Quão chocados ficariam os senhores deputados se fossem à Suécia, onde em locais fechados só se fuma em compartimentos separados, seja lá qual for a dimensão do estabelecimento. Até em discotecas com muito mais de 100 metros quadrados e um piso quem quer fumar tem que puxar do casaco e ir fazê-lo para o terraço (ou varanda, ou pátio), nem que estejam 10 graus negativos e a nevar. E não é por isso que a vida nocturna sueca é menos lucrativa, menos animada ou até menos decadente. Ou que a Suécia está à beira de uma revolta popular por excesso de pessoas nas escadas.

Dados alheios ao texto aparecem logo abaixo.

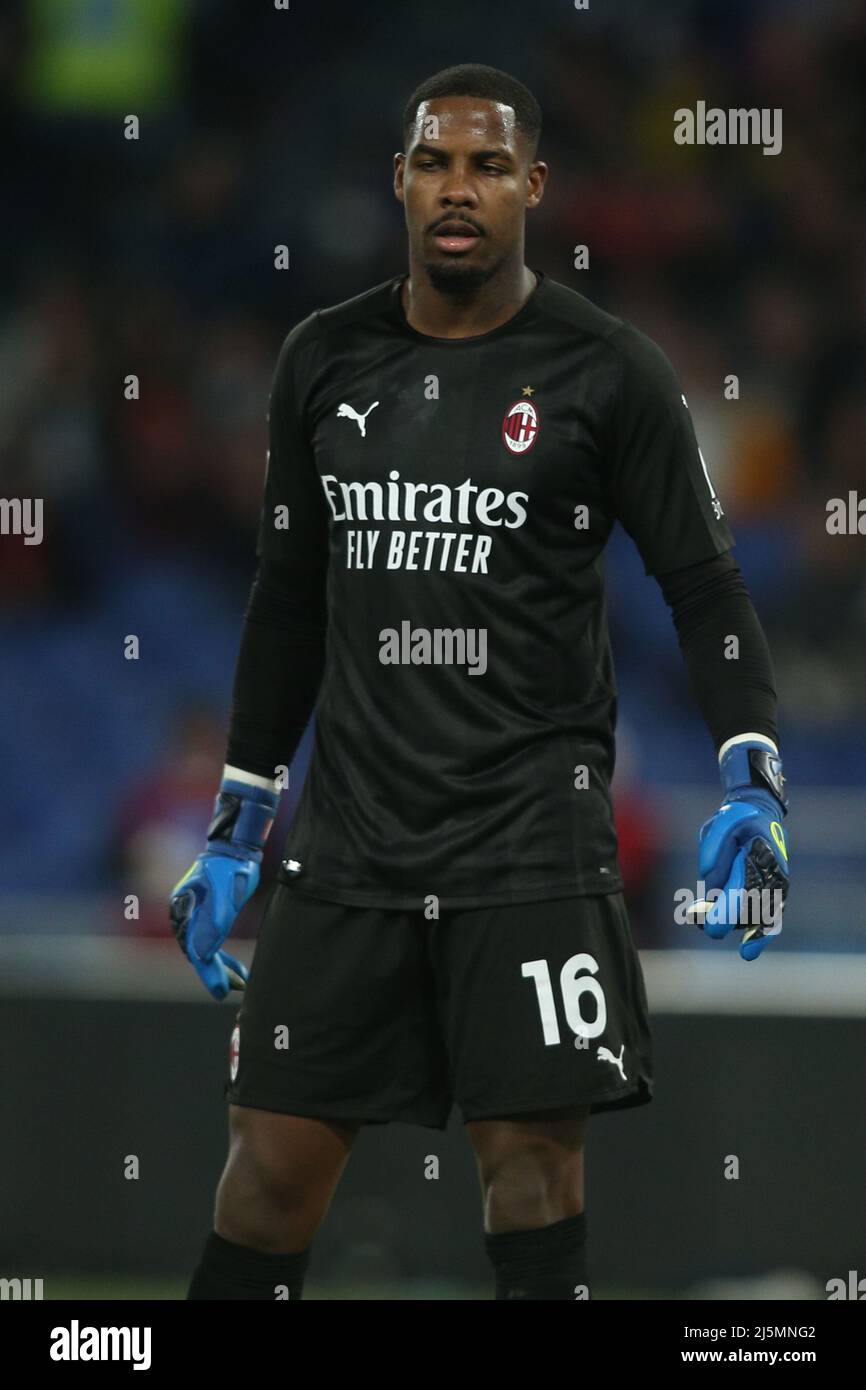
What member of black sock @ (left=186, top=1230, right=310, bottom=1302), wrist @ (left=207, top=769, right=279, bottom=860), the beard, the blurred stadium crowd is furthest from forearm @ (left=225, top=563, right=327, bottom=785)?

Simplesmente lá teve-se um sentido de responsabilidade que cá vive ainda ao sabor de uma lei do consenso e da determinação q.b. para não ofender quem prejudica os outros ou o bem comum.
2 comentários:
Está cheio de razão quanto à cobardia e à natureza do "debate" que o centrão quer... e na questão da lei antitabaco só tenho uma coisa a acrescentar: acho que é importante que seja o dono do espaço a decidir se quer um lugar fumador ou não fumador - quando estamos a falar dos tais espaços de menos de 100m2.
E quem diz a Suécia diz a Espanha que aprovou a lei anti-tabaco com estas características e viu a sua vida nocturna desaparecer por completo! Os espanhóis até já dizem "La noche no existe más!" LOL!
Ao centrão falta aquilo que "nuestros hermanos" designam por HUEVOS!